Work instructions - Copy out exactly the stretch below, from the line with "Operasi Read yang" through the line with "VOLYMENHETER 110 1", both included; the pictures stay out.

Dataset entries -
#####
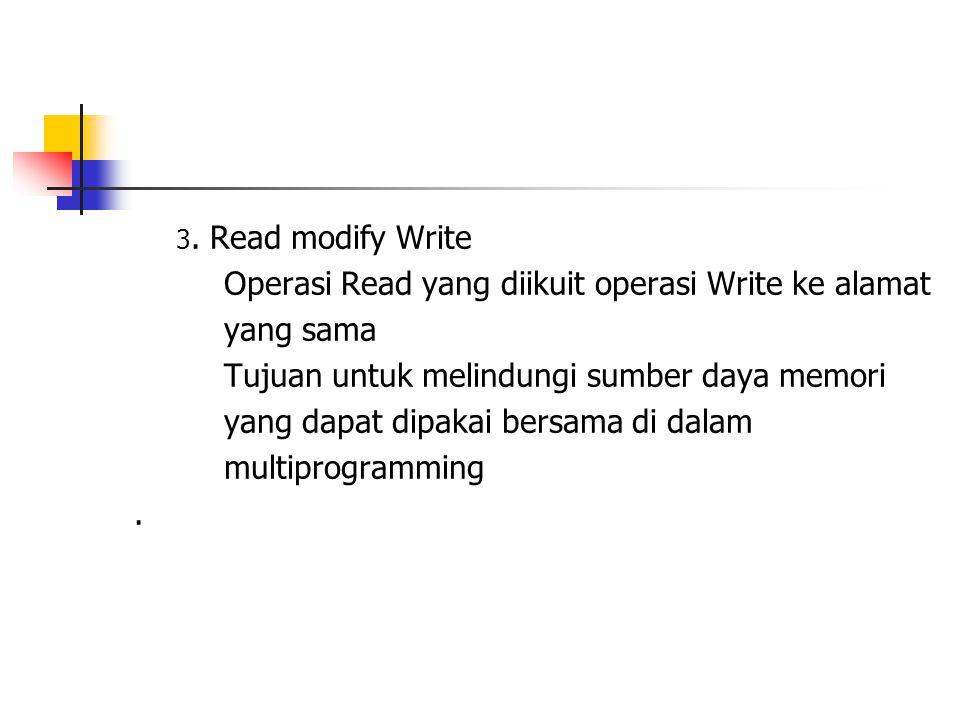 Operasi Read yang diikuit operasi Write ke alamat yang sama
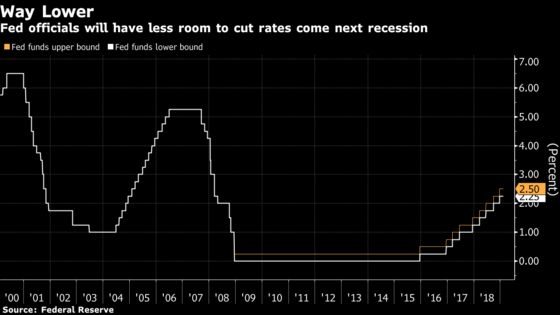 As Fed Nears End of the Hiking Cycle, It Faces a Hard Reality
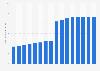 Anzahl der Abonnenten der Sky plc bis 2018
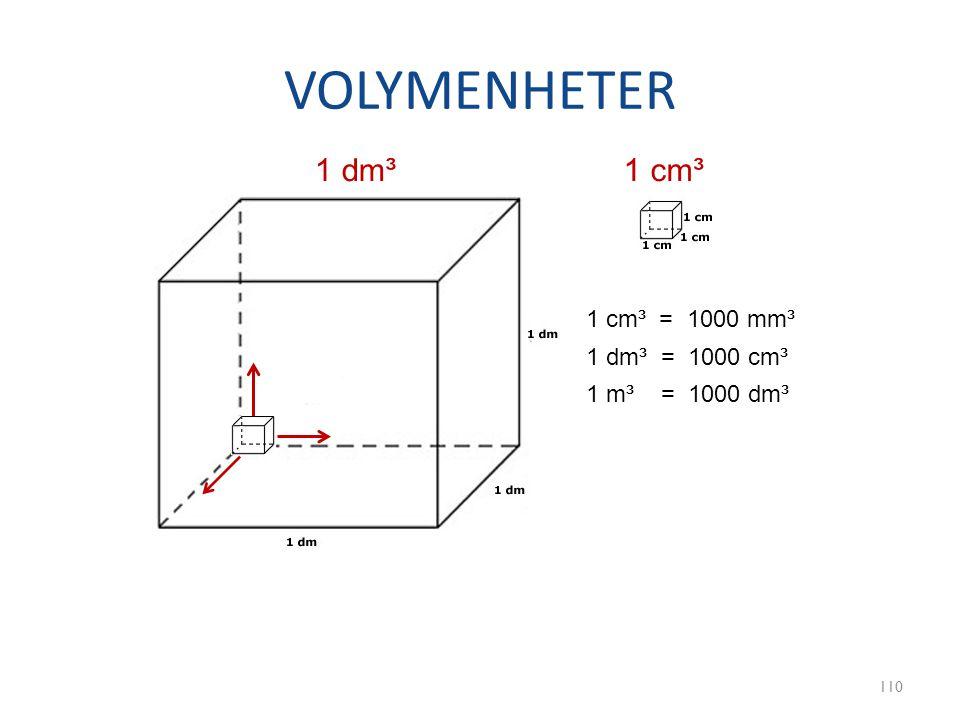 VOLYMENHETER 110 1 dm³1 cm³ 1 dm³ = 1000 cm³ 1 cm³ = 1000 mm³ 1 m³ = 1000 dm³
#####
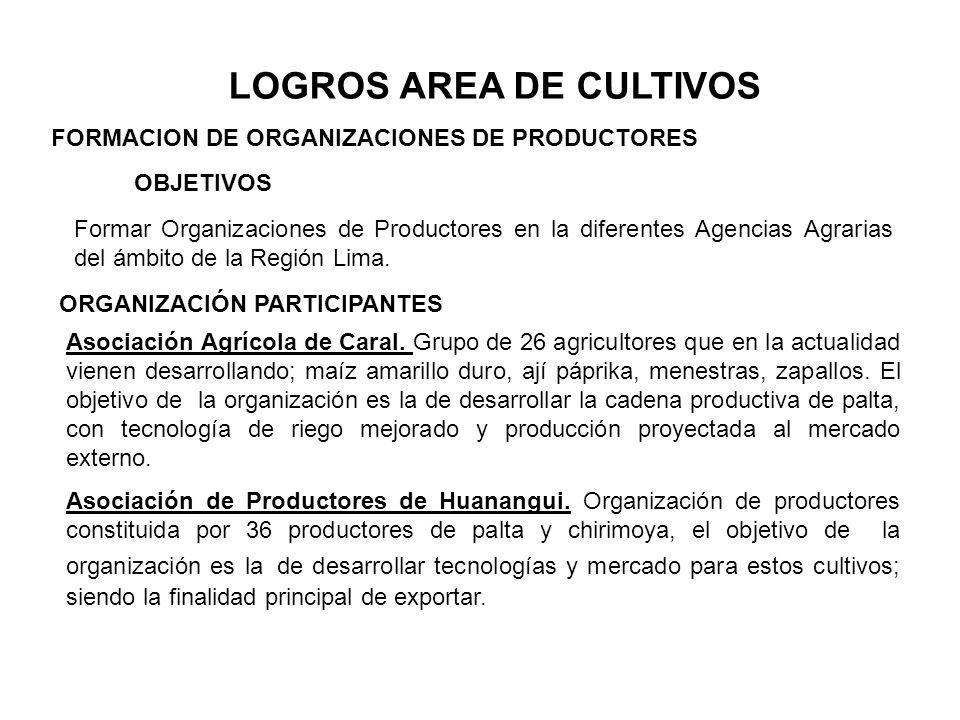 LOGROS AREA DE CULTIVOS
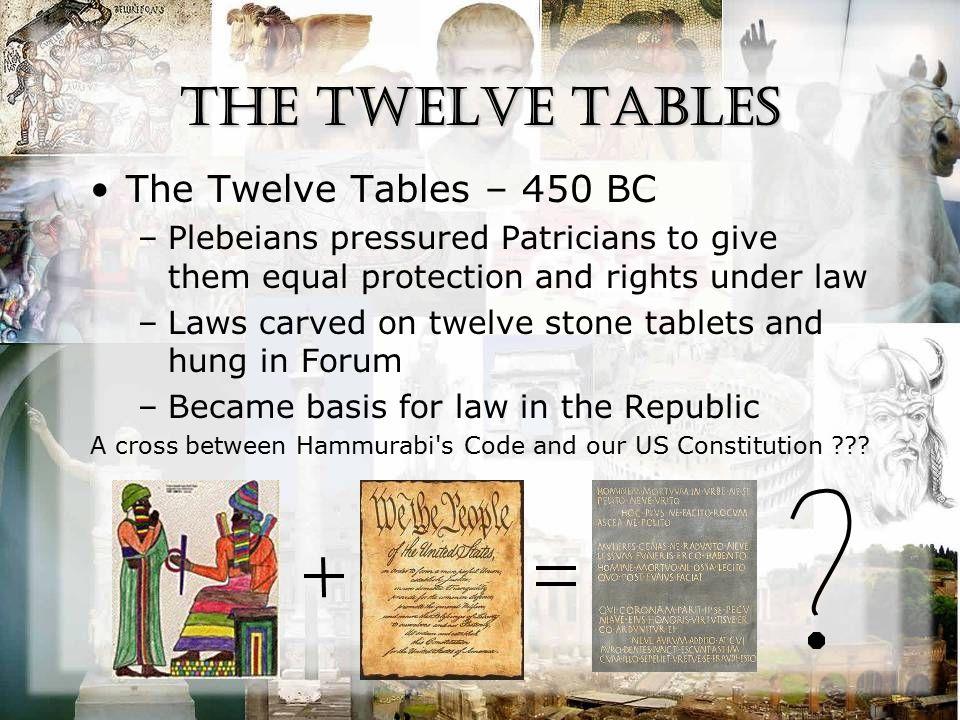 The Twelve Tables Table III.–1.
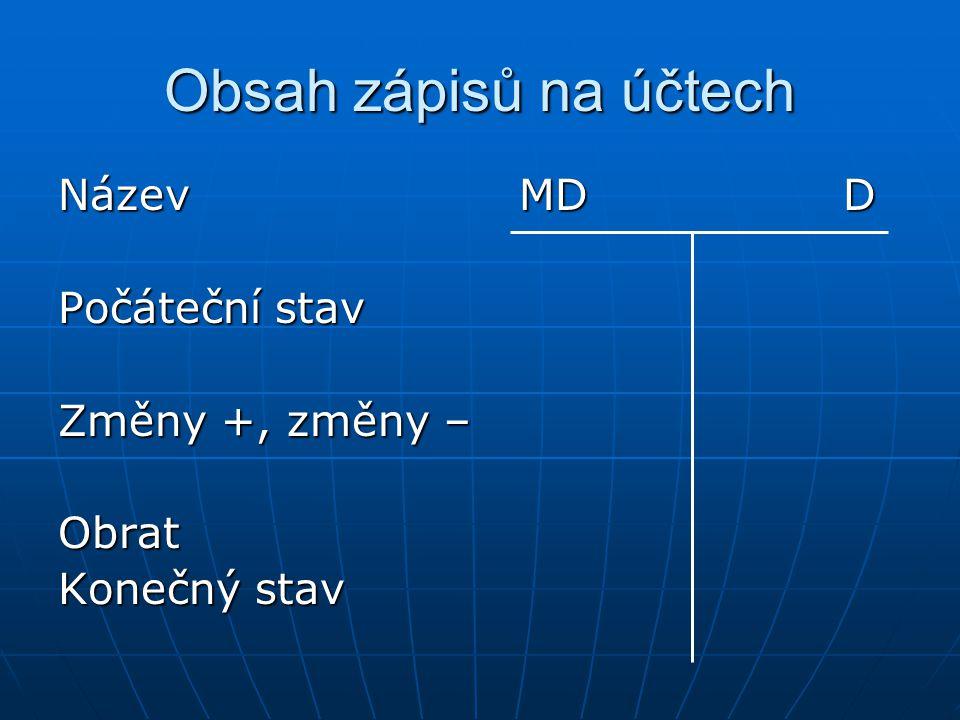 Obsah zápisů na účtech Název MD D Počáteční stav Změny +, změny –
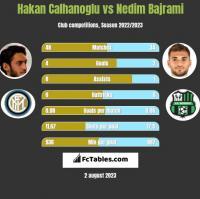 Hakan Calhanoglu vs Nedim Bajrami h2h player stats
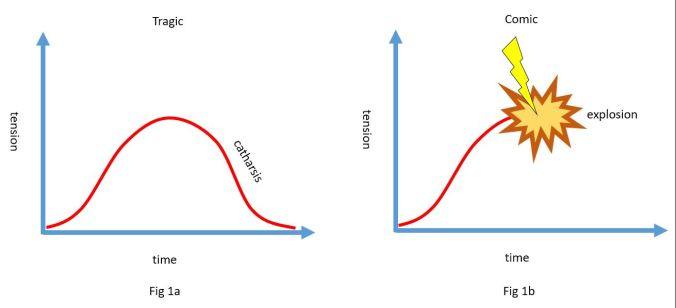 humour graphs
#####
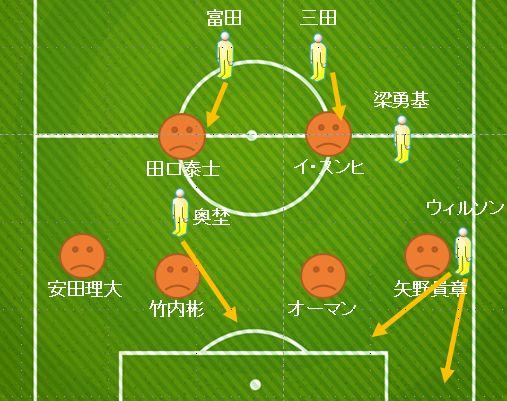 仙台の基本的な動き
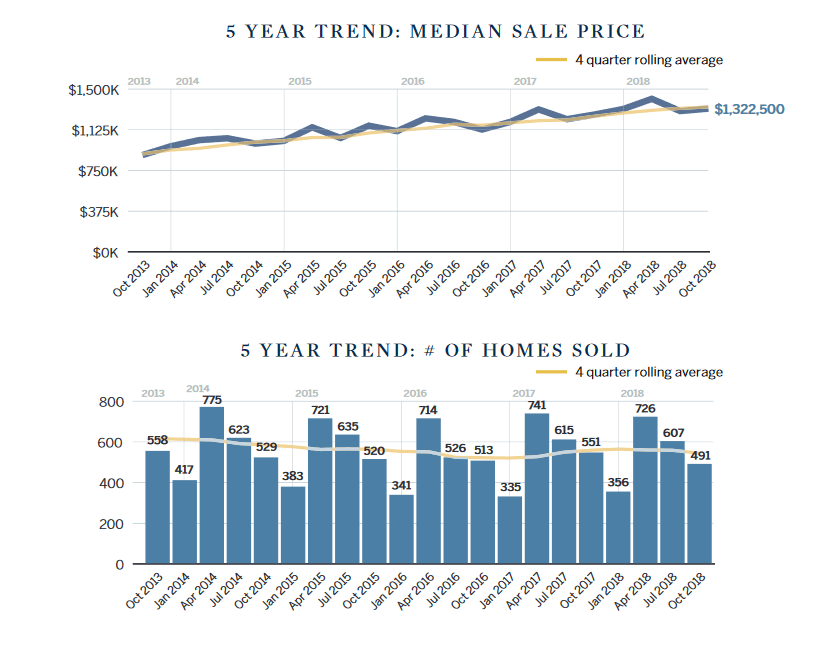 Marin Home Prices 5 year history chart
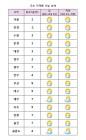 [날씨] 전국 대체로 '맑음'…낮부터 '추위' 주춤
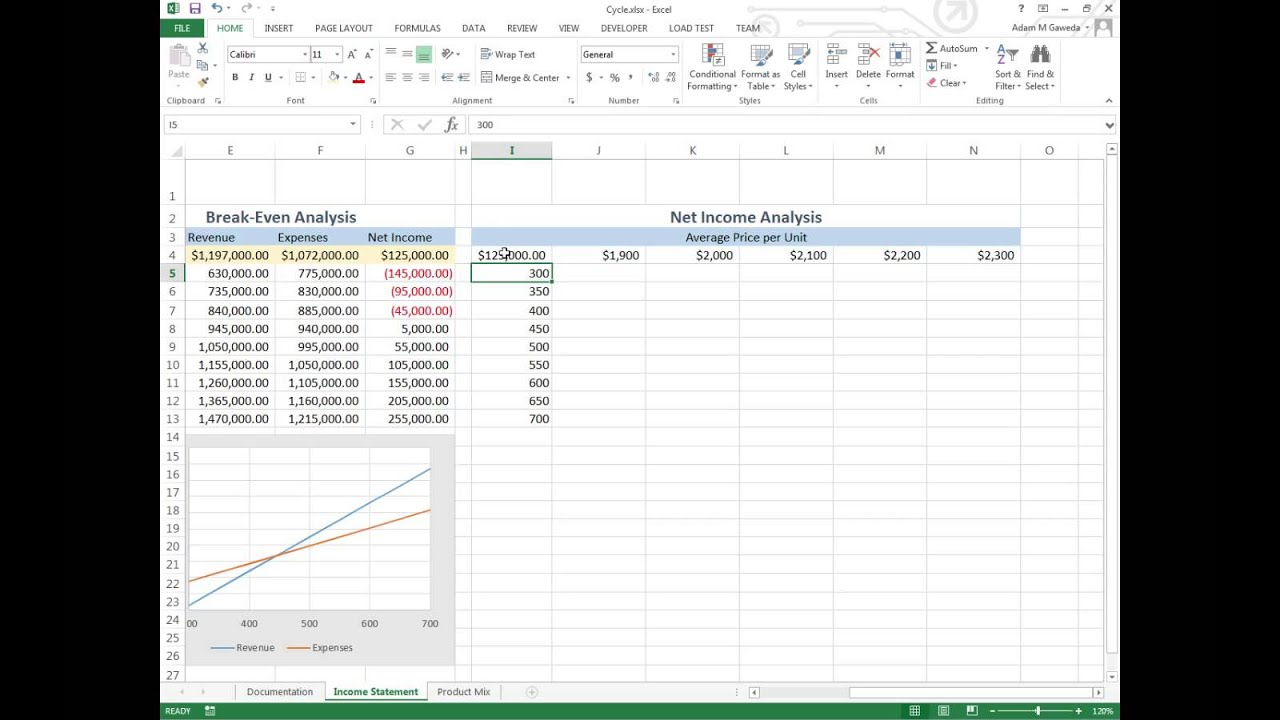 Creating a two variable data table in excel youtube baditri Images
#####
Response area -
 Operasi Read yang diikuit operasi Write ke alamat yang sama
 As Fed Nears End of the Hiking Cycle, It Faces a Hard Reality
 Anzahl der Abonnenten der Sky plc bis 2018
 VOLYMENHETER 110 1 dm³1 cm³ 1 dm³ = 1000 cm³ 1 cm³ = 1000 mm³ 1 m³ = 1000 dm³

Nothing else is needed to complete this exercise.